EPJ: [ You can never ] overdetermine how an audience is going to react, and so I try not to do that. [ Laughs ] But what I do try to do is be very deliberate in the choices that I make in a performance that at least [ convey ] to the audience that I have thought of [ how I construct the performance ] . For instance, it's not a coincidence that you hear the voices of the men speak [ before the performance starts ] . It's not a coincidence that I'm just sitting on a stool with a music stand. All those things are deliberate. But still, there's no way I can anticipate how that performance reinforces certain stereotypical notions about blackness, about sexuality, about the South. Inevitably, there are going to be people who come to the show [ thinking ] that all these men are down on their luck.

And those men are represented in the performance, but there are also men who defy those stereotypes. I don't think people who come to the show thinking that everybody in the South is religious is prepared to hear Freddie talk about leaving the church and about how he couldn't stay in the church and listen to homophobia. They're not prepared to hear from people like Duncan Teague who critiques heterosexuality and [ talks ] about comforting a straight man whose wife has left him, and about how he [ Duncan ] can go home to his lover of eleven years.

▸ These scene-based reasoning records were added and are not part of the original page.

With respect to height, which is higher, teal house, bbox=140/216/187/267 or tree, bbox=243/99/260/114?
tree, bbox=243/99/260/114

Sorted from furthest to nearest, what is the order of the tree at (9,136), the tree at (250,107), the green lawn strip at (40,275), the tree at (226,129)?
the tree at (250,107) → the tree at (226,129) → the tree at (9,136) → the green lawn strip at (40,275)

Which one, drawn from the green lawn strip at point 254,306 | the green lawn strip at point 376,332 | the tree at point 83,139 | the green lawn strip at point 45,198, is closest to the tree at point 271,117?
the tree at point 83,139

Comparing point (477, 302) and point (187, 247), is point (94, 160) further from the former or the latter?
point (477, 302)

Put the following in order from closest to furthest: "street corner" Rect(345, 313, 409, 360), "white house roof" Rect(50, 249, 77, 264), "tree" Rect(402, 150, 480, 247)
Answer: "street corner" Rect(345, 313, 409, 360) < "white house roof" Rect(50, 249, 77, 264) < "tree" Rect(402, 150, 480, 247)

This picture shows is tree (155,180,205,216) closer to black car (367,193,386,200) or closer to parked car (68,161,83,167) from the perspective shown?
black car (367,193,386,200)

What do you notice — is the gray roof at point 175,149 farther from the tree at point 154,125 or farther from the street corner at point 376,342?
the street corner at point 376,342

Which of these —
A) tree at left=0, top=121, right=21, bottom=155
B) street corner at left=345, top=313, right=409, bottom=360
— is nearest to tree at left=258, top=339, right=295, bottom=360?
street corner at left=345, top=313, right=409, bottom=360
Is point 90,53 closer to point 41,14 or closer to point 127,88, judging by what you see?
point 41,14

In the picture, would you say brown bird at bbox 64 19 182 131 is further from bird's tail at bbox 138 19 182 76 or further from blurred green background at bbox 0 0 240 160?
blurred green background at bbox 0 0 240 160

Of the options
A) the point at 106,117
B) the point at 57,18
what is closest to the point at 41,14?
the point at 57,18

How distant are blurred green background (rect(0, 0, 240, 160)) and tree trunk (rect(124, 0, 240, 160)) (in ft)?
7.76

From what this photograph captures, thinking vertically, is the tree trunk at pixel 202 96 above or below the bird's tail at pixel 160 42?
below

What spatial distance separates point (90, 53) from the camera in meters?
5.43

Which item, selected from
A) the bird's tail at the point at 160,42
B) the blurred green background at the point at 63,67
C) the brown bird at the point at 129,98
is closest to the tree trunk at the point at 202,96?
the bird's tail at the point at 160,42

It's tricky when you're performing this kind of material, but I think the risks involved in performing it are worth the cultural and social engagement that the performance produces.

WCT: How have the book and the performance shifted for you since the publication of the book?

EPJ: The book is what it is. But the performance is its own thing; it continues to morph; [ it ] gives the audience a three-dimensional perspective on the men in a way that the book doesn't. The book is heavily edited. … There are certain freedoms that I can have with the performances that I can't have with the book. The performance keeps morphing and narrators are coming in and out; I don't do all the same ones every time. Both the book and the performance have a life of their own.

WCT: Sweet Tea is mostly about men who don't want to leave the South, but there are some who do leave. What pushes them to leave?

EPJ: I write about my own journey out of the South in the introduction: That even though I may leave it, it will never leave me. [ Laughs ] and I think thats true for even those who reject the 'South and leave it behind. The South doesn't leave them.

[ And ] then you have people who left because they felt too confined, wanted to experience queer culture with a capital 'Q.' ... There are some who feel, 'I will never go back there because I don't feel free.' They don't want to participate in that passive aggression. They want to be in a place that allows them to be explicitly gay and not have to get shrouded in codes.